Photo by Julia Cortez, AP Photo

Yesterday Ras Baraka won a resounding victory in Newark. The election clearly hinged on education, and was a direct repudiation of the state takeover of the district. Unfortunately, while a mayor’s race appears to be a turning point in education policy in both New York and Newark, Camden’s complicated electoral history means Mayor Baraka’s win doesn’t provide a roadmap for those supporting traditional public schools in Camden City.

Mayor Baraka’s win is the latest in a string of democratic victories for traditional education supporters. A similar victory, with similar relevance to Camden, occurred in Philly last week, when parents overwhelmingly voted down an attempt to turn Steel into a Mastery Charter school, causing Mastery to abandon the effort. 
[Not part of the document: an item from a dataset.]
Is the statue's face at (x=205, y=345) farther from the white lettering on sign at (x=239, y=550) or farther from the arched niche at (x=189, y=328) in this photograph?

These two democratic victories have direct parallels for Camden. While Philadelphia parents are voting against Mastery, Mastery is opening its doors in Camden without a vote on the horizon. The repudiation of state-appointed superintendent Cami Anderson in Newark, whose aggressive closing of schools was a major factor in Mayor Baraka’s rise, is clear as well. The Christie education roadmap, with a state-appointed superintendent, opening of charter schools (with dollars to follow) and aggressive layoffs of the school district, is all in play in Camden. 

But there are important differences. The first is that Camden just had a mayoral election, so the option of going to a mayoral race to affect education policy is not on the horizon. Even beyond that, the democratic legacy of Camden is complicated. The city has long faced tradeoffs between the desires of its voters and its constant need to close budget shortfalls.
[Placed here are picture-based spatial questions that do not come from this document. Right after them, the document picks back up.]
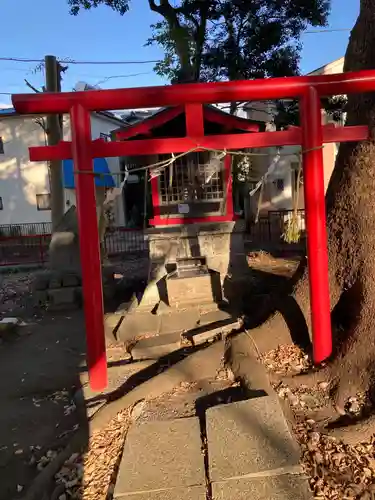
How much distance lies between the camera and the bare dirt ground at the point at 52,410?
147 inches

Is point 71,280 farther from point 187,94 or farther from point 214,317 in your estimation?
point 187,94

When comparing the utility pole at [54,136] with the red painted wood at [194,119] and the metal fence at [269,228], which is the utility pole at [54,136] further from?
the red painted wood at [194,119]

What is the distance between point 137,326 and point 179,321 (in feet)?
2.26

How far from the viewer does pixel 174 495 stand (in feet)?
10.0

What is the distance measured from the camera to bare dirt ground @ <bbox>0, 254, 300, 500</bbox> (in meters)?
3.74

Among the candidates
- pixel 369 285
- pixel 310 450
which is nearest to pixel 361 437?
pixel 310 450

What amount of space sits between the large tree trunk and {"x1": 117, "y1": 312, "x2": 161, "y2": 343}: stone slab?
98.0 inches

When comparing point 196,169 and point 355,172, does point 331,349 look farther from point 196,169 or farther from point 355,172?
point 196,169

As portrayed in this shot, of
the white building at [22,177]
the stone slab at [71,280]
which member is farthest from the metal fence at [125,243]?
the stone slab at [71,280]

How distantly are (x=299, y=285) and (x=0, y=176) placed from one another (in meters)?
22.0

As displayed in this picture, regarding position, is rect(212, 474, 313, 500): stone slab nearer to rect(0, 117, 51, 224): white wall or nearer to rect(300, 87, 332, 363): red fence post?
rect(300, 87, 332, 363): red fence post

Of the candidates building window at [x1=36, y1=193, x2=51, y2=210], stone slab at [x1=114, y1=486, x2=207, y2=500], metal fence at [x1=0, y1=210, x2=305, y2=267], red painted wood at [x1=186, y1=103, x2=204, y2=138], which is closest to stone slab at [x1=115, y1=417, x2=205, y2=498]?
stone slab at [x1=114, y1=486, x2=207, y2=500]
A recent vote by teachers in Camden’s two magnet schools highlights the tensions at play. Both sets of teachers voted to convert the magnet schools into charter schools. The principals insist that there was no coercion, and the district maintains it has had no role in these decisions. But the context is hard to ignore. This news is coming out at the same time that teachers are hearing about the loss of hundreds of their jobs. It reinforces the idea that in Camden, votes aren’t simple. 
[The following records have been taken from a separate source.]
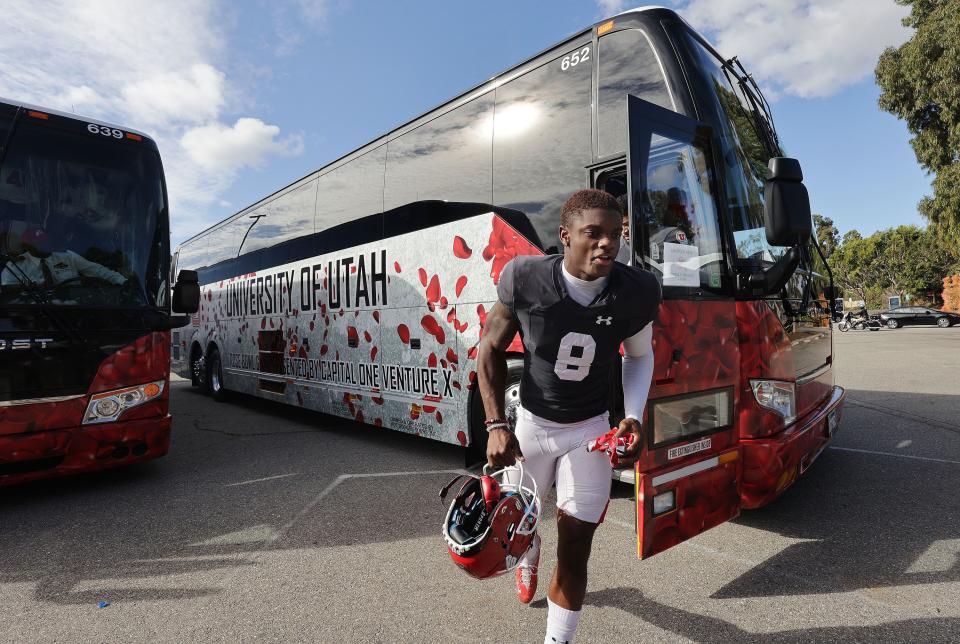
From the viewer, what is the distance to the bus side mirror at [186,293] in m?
5.79

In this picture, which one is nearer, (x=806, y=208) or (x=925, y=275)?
(x=806, y=208)

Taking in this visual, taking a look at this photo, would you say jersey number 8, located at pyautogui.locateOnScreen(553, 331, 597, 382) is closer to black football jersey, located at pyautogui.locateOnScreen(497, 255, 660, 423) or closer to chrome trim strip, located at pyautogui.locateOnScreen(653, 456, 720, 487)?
black football jersey, located at pyautogui.locateOnScreen(497, 255, 660, 423)

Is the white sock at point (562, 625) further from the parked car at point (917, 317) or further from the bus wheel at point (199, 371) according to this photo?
the parked car at point (917, 317)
There is now enough contextual evidence to dismiss claims that resistance to education “reforms” in Camden are coming from a “small group of critics” or limited to teachers trying to protect their jobs. The urban pushback to these “reforms” is real and demonstrated in Camden’s sister cities. In Newark, Philadelphia, and New York, public elections have demonstrated a clear rejection of plans to radically alter the form of public education. But Camden residents lack that opportunity to reject the educational changes in front of them, and face an uphill battle to claw back influence from local power structures and a state that has a vice-grip on the city’s finances. Democracy isn’t simple in Camden, and Mayor Baraka’s win doesn’t provide a clear road map. It simply gives Camden’s residents, facing so many firings and such bad news, a reason to hope.